The officers were not equipped with body cameras.
Not charging the officer “continues the cycle of enabling police violence and evading accountability when they seriously injure and harm a Black person,” said Chris Ott, executive director of the ACLU of Wisconsin. “Based on the video footage of the incident, it remains hard to see any reason to shoot Mr. Blake in the back repeatedly. But, as we’ve seen so many times before, the police in this case were held to a different standard of responsibility than the rest of us.”
“I wish I could say that I’m shocked,” tweeted Wisconsin Lt. Gov. Mandela Barnes, who is Black. “It’s another instance in a string of misapplications of justice.”
Sheskey, 31, has been the subject of five internal investigations since he joined the Kenosha department in 2013, including three reprimands for crashing his squad car three times over three years. He has also earned 16 awards, letters or formal commendations, his personnel file shows.

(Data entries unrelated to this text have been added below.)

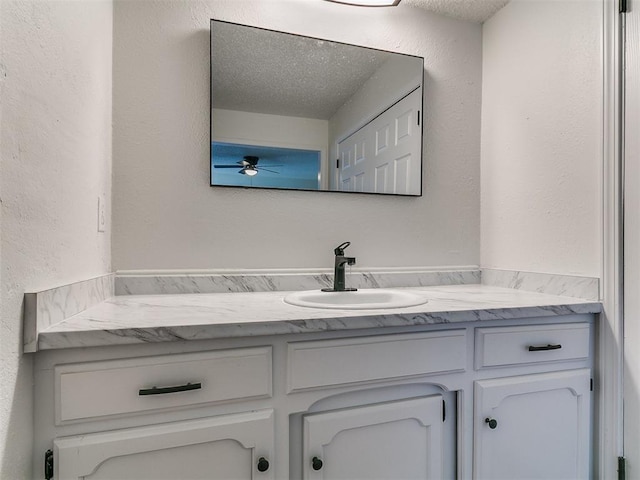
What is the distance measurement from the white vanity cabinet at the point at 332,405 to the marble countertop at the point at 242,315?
0.04 meters

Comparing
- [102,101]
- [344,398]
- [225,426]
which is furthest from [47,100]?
[344,398]

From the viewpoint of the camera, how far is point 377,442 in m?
1.03

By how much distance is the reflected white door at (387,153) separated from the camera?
1.58 metres

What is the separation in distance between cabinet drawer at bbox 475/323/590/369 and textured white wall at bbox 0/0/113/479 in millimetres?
1126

The state Department of Justice investigated the shooting under a state law that requires outside agencies to investigate all officer-involved incidents. The department asked former Madison Police Chief Noble Wray, who is Black, to review its findings after Graveley asked for an outside expert to review the investigation.

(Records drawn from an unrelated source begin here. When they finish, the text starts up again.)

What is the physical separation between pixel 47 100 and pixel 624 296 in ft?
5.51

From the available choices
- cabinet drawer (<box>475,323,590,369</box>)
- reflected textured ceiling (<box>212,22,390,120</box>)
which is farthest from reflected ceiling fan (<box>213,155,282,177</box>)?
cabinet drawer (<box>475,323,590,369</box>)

Rittenhouse, who was among armed people who took to Kenosha streets during the violence and said he was there to help protect businesses, faces multiple charges including intentional homicide. Bystander video showed Rittenhouse shooting Joseph Rosenbaum and Anthony Huber and wounding a third man. Rittenhouse, who is white, has claimed the three men attacked him and he fired in self-defense. Conservatives across the country have been raising money for his legal team. Rittenhouse was 17 at the time of the shooting.
Rittenhouse pleaded not guilty to all charges at a hearing Tuesday.
Prosecutors dropped a sexual assault charge against Blake in November as part of deal in which he pleaded guilty to two misdemeanor counts of disorderly conduct. He was sentenced to two years’ probation.